My children, for the first time, are watching television shows with commercials in them. For years I got away with the Disney Junior Channel and Sprout, relatively simple shows with no toy commercials to entice my children. Now they like such shows as Transformers and Scooby Doo and while just the presence of those shows in my life is enough to scream, I also have to deal with the commercials. Each and every time a commercial comes on my children holler…”can we put that on the list!” I am not even sure they know what kind of toy they are asking for, or even the feasibility of their little fingers being able to operate the darn thing, but they want it.
I am a smart enough mom to realize that 99% of the things they want I would never buy for them if I had all the money in the world, but I still suffer each and every time I see their faces light with real joy and realize that I simply can not give them the full dream.
Will my children actually care on Christmas morning when they are tearing up the wrapping paper to get to those prized possessions? No. Will my children actually be disappointed when they don’t see one of the gifts? probably not. Plus we all know that Grandma will get it if I am desperate. That’s what Grandmas are for, to fulfill the dreams your mother can’t or won’t.
But there I was doing my bills this morning, and once again my account was overdrawn if I tried to pay all the bills that I owed. There are actually bills I am behind and that is such a depressing truth. Are we in danger of losing our house or not eating? No. But am I going to be able to go crazy this year for Christmas like I have in the past? No.

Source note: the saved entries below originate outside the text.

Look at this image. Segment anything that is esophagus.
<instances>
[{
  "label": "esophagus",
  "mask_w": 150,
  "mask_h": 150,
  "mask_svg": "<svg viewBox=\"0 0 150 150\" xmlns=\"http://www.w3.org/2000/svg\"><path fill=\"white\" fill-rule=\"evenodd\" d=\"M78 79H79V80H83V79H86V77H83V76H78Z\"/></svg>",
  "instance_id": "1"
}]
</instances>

And that is the worst feeling this Christmas. Not that I am broke, but that my children are going to have to pay for the choices I made. Much of the debt I have was not avoidable, and the credit cards and student loans had to be used. But I don’t want my children to have to pay, debt and the feelings it brings should be as exclusive as the signer on that plastic card.
By working so hard to pay down on my debt my children will ultimately be able to enjoy the benefits, but it doesn’t make this December 25th easier. I know that one day all my money will be going to savings accounts rather than trying to pay bills faster and further. And if I thought for one moment that the true happiness of my child was tied up in my debt, you better believe I wouldn’t pay it. But I know the truth.
The truth is that my children will never know the sacrifices I am making for their future. They will never know that on the day their were born I started saving for their college and their first car, sometimes at the expense of paying a little extra on my college loans. And the truth is the path I am on, while still needing tweaks, is the right one for me. But man does it make me hate Christmas for the first time in my life.
Maybe a Christmas miracle will happen, and somehow I too will remember what the season is really about.